God Himself abides in the soul of him who is forgiven of sins by the action of the grace of the Holy Spirit, as the Scriptures attest. There the glory of the Holy Spirit is called the kingdom of heaven, and it is within you, and the Holy Spirit makes His dwelling in us through faith.
And the Christian, who is guided, strengthened, and purified by the Lord’s commandments, does not then simply have some vague spiritual illumination or human enlightenment. For our Lord attests, as we hear in today’s Gospel, “I am the light of the world.”
I am the light of the world, He said. Not the light of Judaea or Galilee, the light of East or West.

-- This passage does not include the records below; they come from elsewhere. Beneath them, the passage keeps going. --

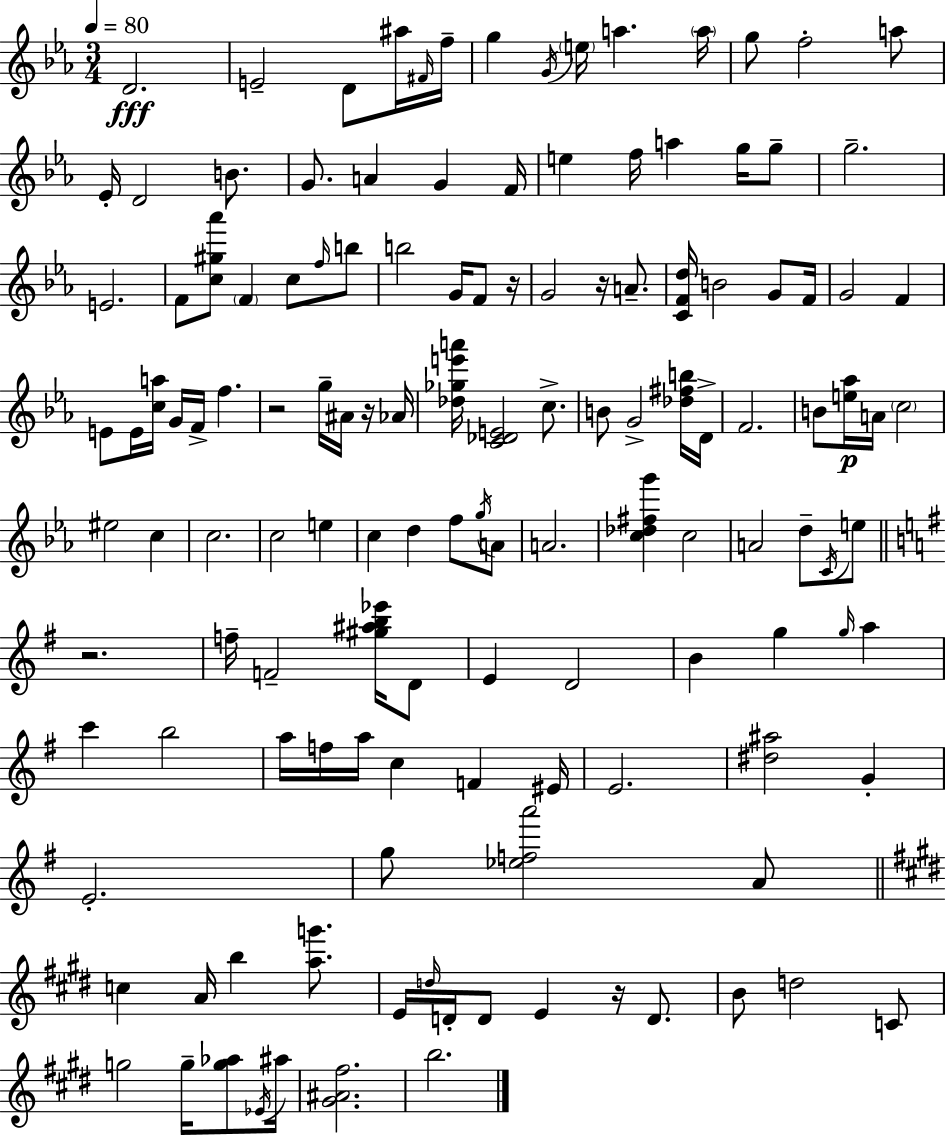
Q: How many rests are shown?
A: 6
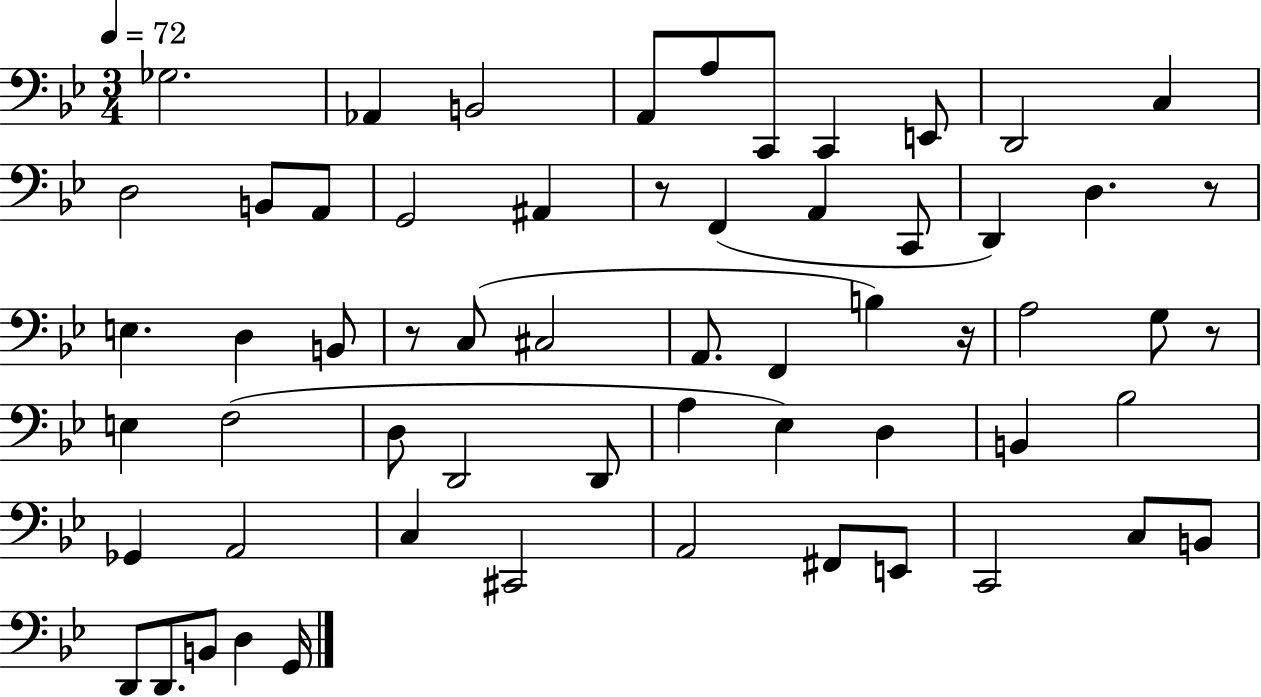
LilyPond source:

{
  \clef bass
  \numericTimeSignature
  \time 3/4
  \key bes \major
  \tempo 4 = 72
  ges2. | aes,4 b,2 | a,8 a8 c,8 c,4 e,8 | d,2 c4 | \break d2 b,8 a,8 | g,2 ais,4 | r8 f,4( a,4 c,8 | d,4) d4. r8 | \break e4. d4 b,8 | r8 c8( cis2 | a,8. f,4 b4) r16 | a2 g8 r8 | \break e4 f2( | d8 d,2 d,8 | a4 ees4) d4 | b,4 bes2 | \break ges,4 a,2 | c4 cis,2 | a,2 fis,8 e,8 | c,2 c8 b,8 | \break d,8 d,8. b,8 d4 g,16 | \bar "|."
}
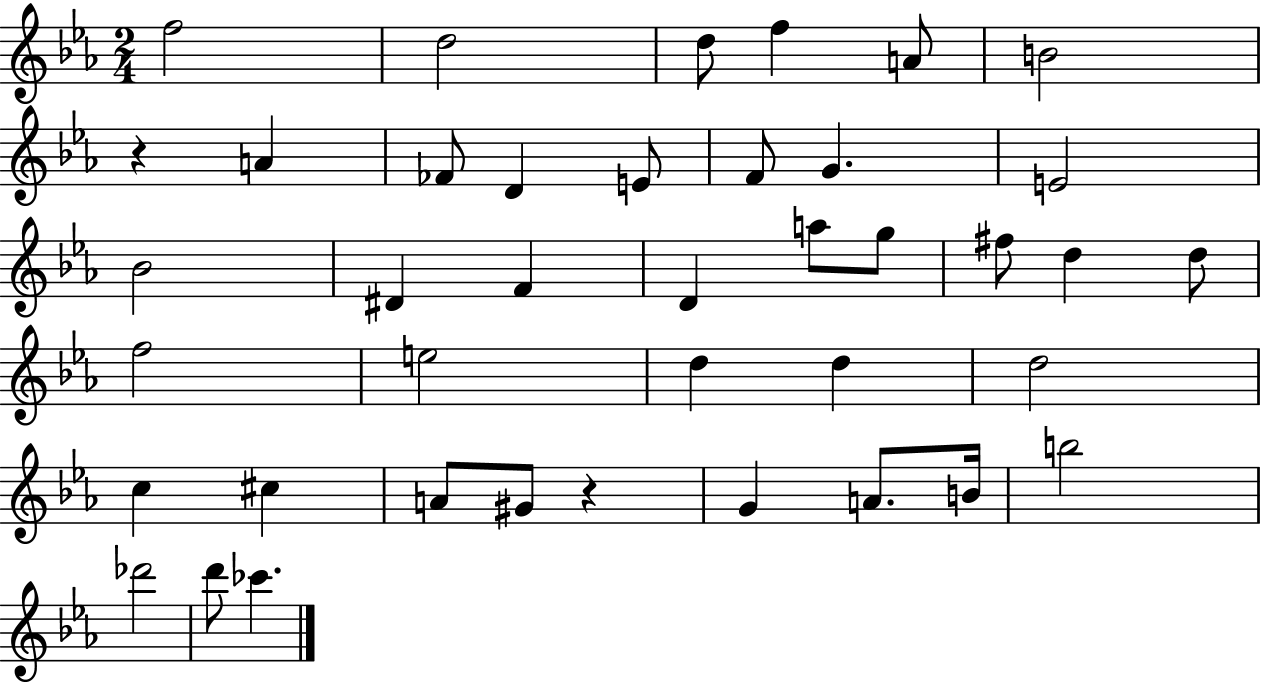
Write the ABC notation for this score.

X:1
T:Untitled
M:2/4
L:1/4
K:Eb
f2 d2 d/2 f A/2 B2 z A _F/2 D E/2 F/2 G E2 _B2 ^D F D a/2 g/2 ^f/2 d d/2 f2 e2 d d d2 c ^c A/2 ^G/2 z G A/2 B/4 b2 _d'2 d'/2 _c'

Not the light of one nation or another, one people or another, but the light of all the world. Christ calls Himself the Light of the world, for in Him is indeed the light of the divine glory; He shines With the radiance of understanding upon those who are spiritually purified. He enlightens us who are held in the darkness of ignorance. Christ is the Light, because He is the illuminator of souls which are being purified in word and life. If sin and ignorance are darkness, then certainly knowledge and life in God are light.
He that follows this Light will not abide in error and sin. He will not walk in darkness, but in the light of life, of truth, and of justice.

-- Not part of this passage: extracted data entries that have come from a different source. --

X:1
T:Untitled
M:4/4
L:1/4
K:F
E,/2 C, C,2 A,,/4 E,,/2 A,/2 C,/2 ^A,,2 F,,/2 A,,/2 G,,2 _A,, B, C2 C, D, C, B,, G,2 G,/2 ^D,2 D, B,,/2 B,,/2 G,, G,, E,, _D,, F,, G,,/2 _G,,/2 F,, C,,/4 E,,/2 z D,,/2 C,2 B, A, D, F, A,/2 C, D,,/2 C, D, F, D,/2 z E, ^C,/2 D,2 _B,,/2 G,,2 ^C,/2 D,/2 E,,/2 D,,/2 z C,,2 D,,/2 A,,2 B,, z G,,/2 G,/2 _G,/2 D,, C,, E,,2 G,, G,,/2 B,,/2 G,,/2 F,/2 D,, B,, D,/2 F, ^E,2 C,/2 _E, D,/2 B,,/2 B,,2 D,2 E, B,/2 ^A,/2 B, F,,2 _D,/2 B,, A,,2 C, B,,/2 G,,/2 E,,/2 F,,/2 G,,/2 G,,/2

Who is a follower of this Light? Who is a follower of Christ? He or she who is a doer of the word, and not a hearer alone. He who is pious, she who lives righteously, he who is reverent, she who is generous, he who is long-suffering, she who is joyful; all those who work in the light Who is Christ, all those walking the path of grace, walking as in the day, for all these things are the fruit of a living faith, that most necessary virtue.
Let us, then, my friends, today as the rest of this year now spreads itself before us, this time after Pentecost, and as we face the good work which is to be done by us – and in us – during this time, let us, as we bend the knee, resolve happily all the more to live piously, to live righteously and blamelessly, to walk honourably, and to follow the light of faith and of Christ’s commandments. Let us not dwell in – or dwell on – the outer darkness of sin, the outer darkness of wickedness and error, of deceitfulness and spiritual delusion; but let us have the light of eternal life.
Let us bend our knees in purity of heart, and let us today and ever adore the Most Holy and undivided Trinity.